As a native Texan with a sharp mind, Grieder begins with promise. Her nominal aim is, of course, to defend Texas to America. And she starts by presenting a fairly balanced perspective: “The cheerleaders dismiss Texas’s inequities, its glibness, its hubris. The state’s critics minimize Texas’s entrepreneurial ethos, its openness, its confidence.” While there are sections that lean to the left, they’re matched by effusive praise of Texas. But therein lies the catch.

Recall that the premise of the book is defending Texas to America. If the author claims to be defending Texas to America, while weighing liberal perspectives against Texas’ own perspective, one starts to suspect that she equates America with liberal ideology. Her language supports that idea: “[E]ven if the nation is tired of Texas, the state shouldn’t be ignored.” Or again, “people have been wondering: ‘What on earth is the matter with Texas?’” I’m speculating, but I don’t think most conservatives want to fix Texas; I think they want to move there.

As entertaining as it is to nitpick, her lack of balance does not cripple the book.
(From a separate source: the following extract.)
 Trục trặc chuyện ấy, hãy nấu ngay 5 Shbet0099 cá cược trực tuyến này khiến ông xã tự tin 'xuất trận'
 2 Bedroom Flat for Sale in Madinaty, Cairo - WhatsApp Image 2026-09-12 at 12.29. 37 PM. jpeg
If she stated outright her real premise — a liberal Texan defending Texas to other liberals — I would have much less to complain about. In the final analysis, I can tolerate her apologies for the socially conservative aspects of Texas because they fit this real thesis. Moreover, her writing is crisp and provocative, and her positive outlook defies the pessimism that dominates political writing.
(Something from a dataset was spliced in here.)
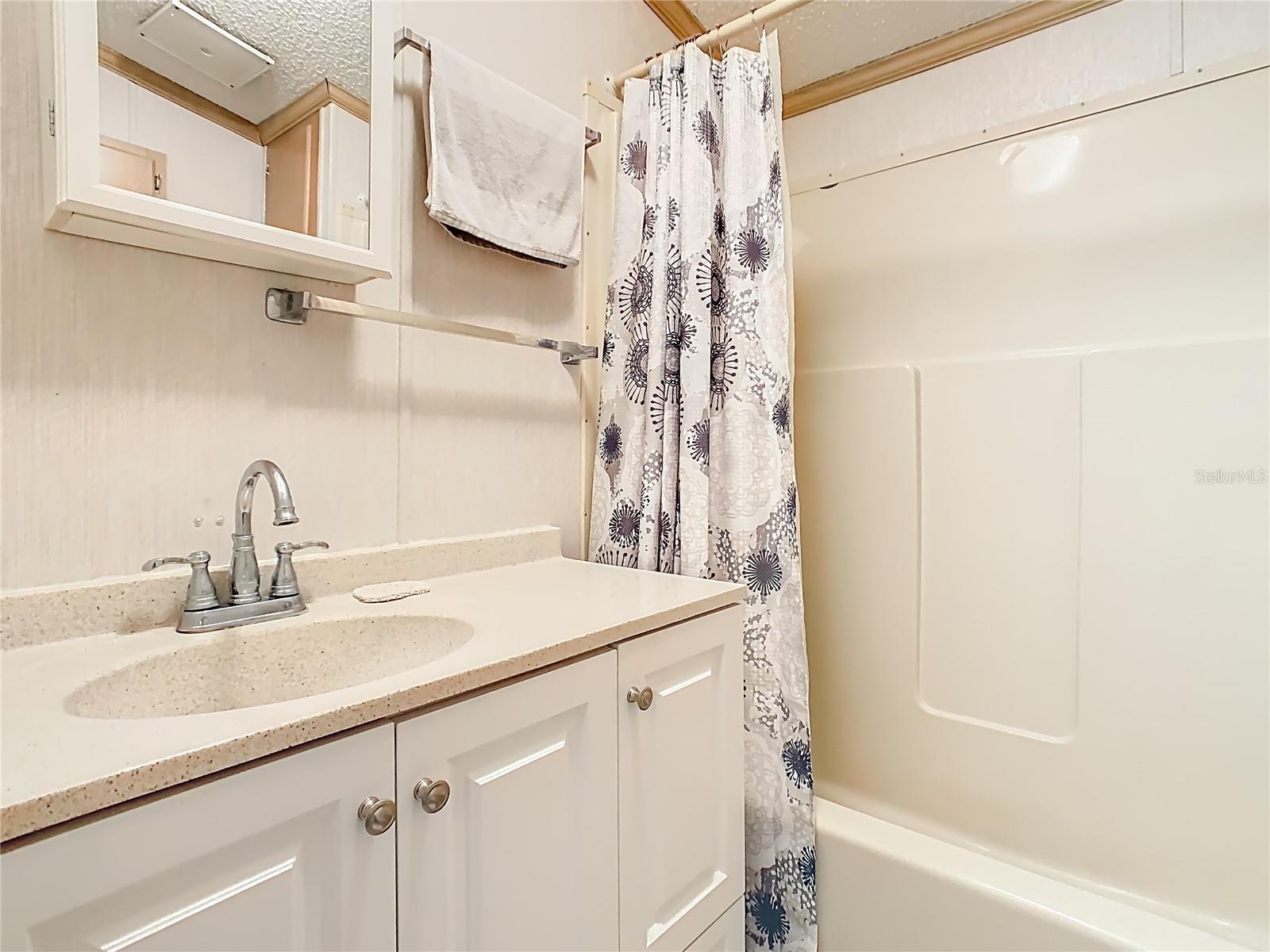 OUTDOOR RESORTS AT ORLANDO - Residential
Ultimately, the real problem with the book was the penultimate chapter entitled “Tweaking the Model.” Grieder continues to defend Texas while simultaneously throwing its unique paradigm under the bus. After citing an example of a successful entrepreneur, she states:  “Low taxes and predictable regulations had played a role, of course, but so too had public-sector investments in education and in infrastructure.” In other words, she implies that government has a significant role to play in spurring innovation and economic growth, something that does not mesh well the Texas Model — “low taxes, low services” — she discusses earlier

Citing Texas’ low per-student funding, Grieder then proceeds to suggest increasing spending on education reform, funded by nothing other than raising the minimum wage. This, she claimed, would help the poor because, “No matter how low your cost of living is, if you’re making $15K a year, you’re poor. ” I immediately objected. But reading on, I found she tried to pre-empt my objection with the single-most astounding sentence in her entire book: “The usual objection to such a suggestion is that raising the minimum wage has an adverse effect on employment, but the demand for minimum-wage workers is closely tied to population, and Texas has never had a shortage of population growth.” I’m not an economist, but I am fairly certain her claim amounts to saying that a minimum-wage increase won’t hurt employment because wages are going to rise anyway.

In the end, except for accidentally undermining the good parts of Texas, Grieder defends Texas well to a progressive audience. She clarifies the broad history and recent developments in Texas entertainingly enough to be worth reading even for a conservative. In short, the policy recommendations were worthless, but I liked the rest.